Unfairly treated? How?
So the ATM was inoperative and the drive through person couldn't understand her. I don't think asking her to come inside is being treated "unfairly". Just what should a bank do when someone comes to the drive through and isn't able to make themselves understood? For all the drive through teller knew, this woman was having a stroke or a panic attack .... or trying to rob the bank!
I agree. The telller didn't know what was going on with her, just as some of the posters on this thread don't, except that she stutters.
So much judgement, so little time taken to understand and not slap a label on someone.
11-07-2017 01:55 PM
She probably did not think about handing the teller a note. People should be more understanding especially the way the world is now. It's like good against evil with all these shootings. So the good need to stick together and be kind to each other.
11-07-2017 01:59 PM - edited 11-07-2017 02:07 PM
@Isobel Archer wrote:
@Noel7 wrote:
@Isobel Archer wrote:Read a heartbreaking article in this morning's Washington Post written by a woman with a severe stutter (she has tried everything and it is no better).

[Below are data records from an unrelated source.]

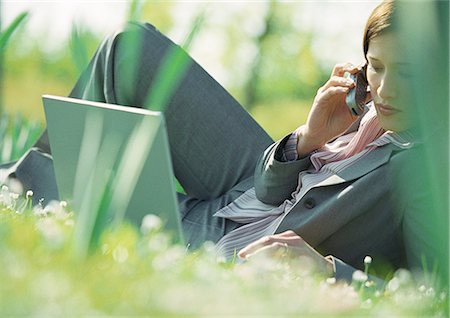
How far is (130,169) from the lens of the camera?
161cm

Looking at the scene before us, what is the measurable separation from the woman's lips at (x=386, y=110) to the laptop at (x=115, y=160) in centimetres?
73

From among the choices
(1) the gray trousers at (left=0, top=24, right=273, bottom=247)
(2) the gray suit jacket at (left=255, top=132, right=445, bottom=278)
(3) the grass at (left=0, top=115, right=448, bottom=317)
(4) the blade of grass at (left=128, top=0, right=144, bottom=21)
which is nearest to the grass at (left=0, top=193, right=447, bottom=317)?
(3) the grass at (left=0, top=115, right=448, bottom=317)

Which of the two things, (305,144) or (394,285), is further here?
(305,144)

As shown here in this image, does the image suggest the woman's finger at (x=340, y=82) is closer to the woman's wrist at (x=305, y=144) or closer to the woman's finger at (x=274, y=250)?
the woman's wrist at (x=305, y=144)

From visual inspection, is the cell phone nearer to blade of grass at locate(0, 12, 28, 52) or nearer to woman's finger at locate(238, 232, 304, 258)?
woman's finger at locate(238, 232, 304, 258)

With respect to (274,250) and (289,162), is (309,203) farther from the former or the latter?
(274,250)

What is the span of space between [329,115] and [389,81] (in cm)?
43

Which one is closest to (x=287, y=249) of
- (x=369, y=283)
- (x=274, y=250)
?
(x=274, y=250)

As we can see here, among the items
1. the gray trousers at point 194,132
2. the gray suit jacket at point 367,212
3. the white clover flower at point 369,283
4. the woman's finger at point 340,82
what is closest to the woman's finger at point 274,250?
the white clover flower at point 369,283

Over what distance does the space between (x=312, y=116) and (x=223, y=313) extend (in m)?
1.56

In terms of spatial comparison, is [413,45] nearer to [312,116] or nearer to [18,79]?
[312,116]

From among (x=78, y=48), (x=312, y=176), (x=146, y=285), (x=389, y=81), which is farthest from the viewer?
(x=312, y=176)

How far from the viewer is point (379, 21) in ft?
8.21

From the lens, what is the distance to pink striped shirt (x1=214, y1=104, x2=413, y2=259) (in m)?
2.70
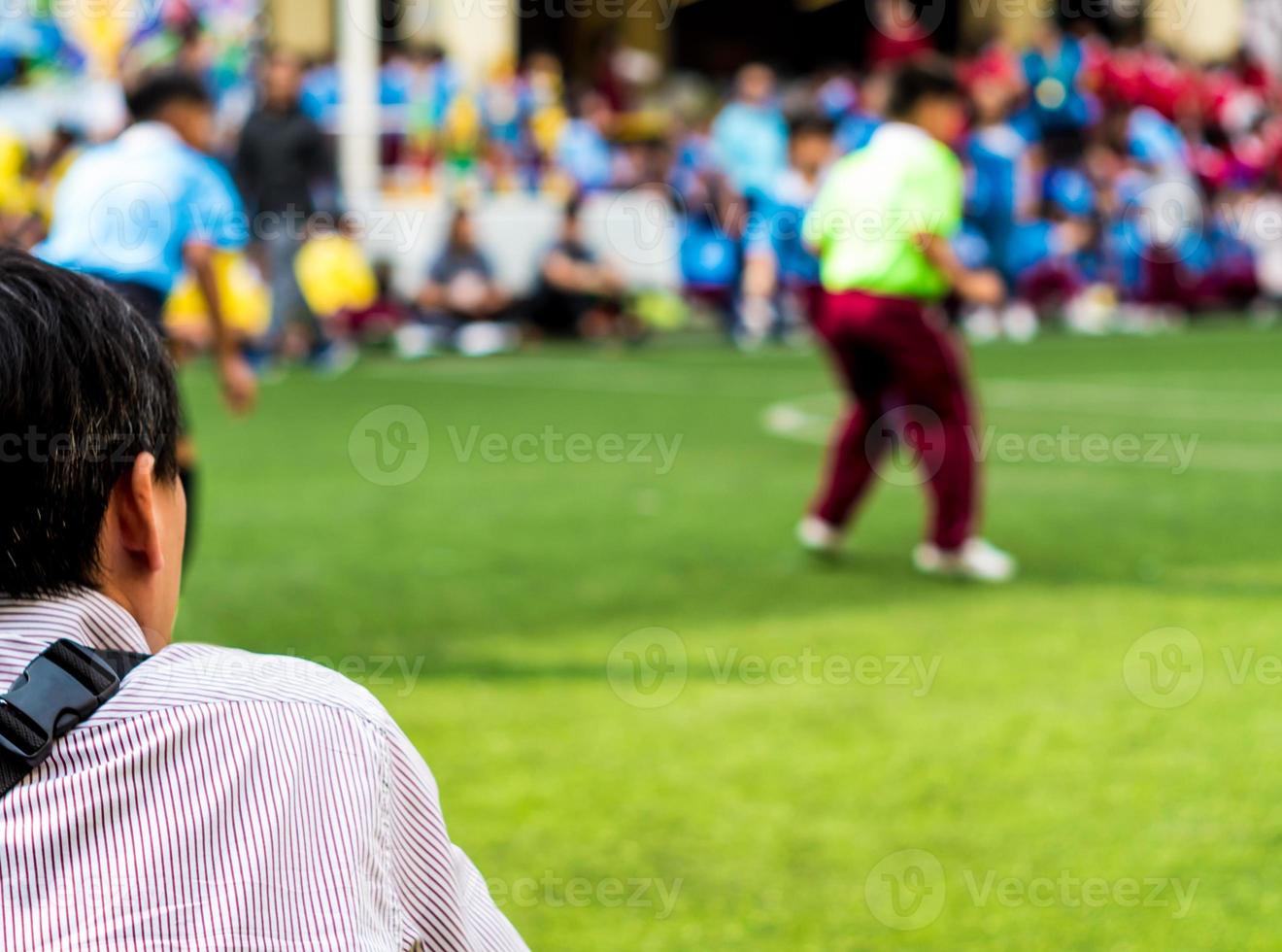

She describes an incident where she needed to withdraw money from the bank and the ATM was down and she went through the drive through and because she was unable to say her name after many attempts, they asked her to come inside. Instead, she drove off, stopped and cried.
Now I totally get that all of us need to be more understanding - and patient. And I hate that this happened to her.
However, why not just go through the drive through - or inside - and hand them a note saying you have laryingitis and cannot speak and - this is who I am (ID) and this is what I want to do? I know that's "letting them off the hook" in the compassion department, but it's also getting you what you need with a minimum of heartache.
Sometimes it just seems to me that we can be so intent on insisting other people change, that we fail to see what can sometimes be simple work arounds.
Most likely because the frustration of her problem just got to her. That happens to people with disabilities.
Why judge her, most likely you haven’t walked a mile in her shoes.
Are we so bored now we are willing to condemn someone struggling?
As I've said - repeatedly - I get that she felt humiliated - and that part does indeed break my heart.
My point - again - is that it doesn't have to be that way - and she can make sure it isn't.
Not blaming or judging her - just saying that you can either succumb to life's unfairness - or you can do something about it.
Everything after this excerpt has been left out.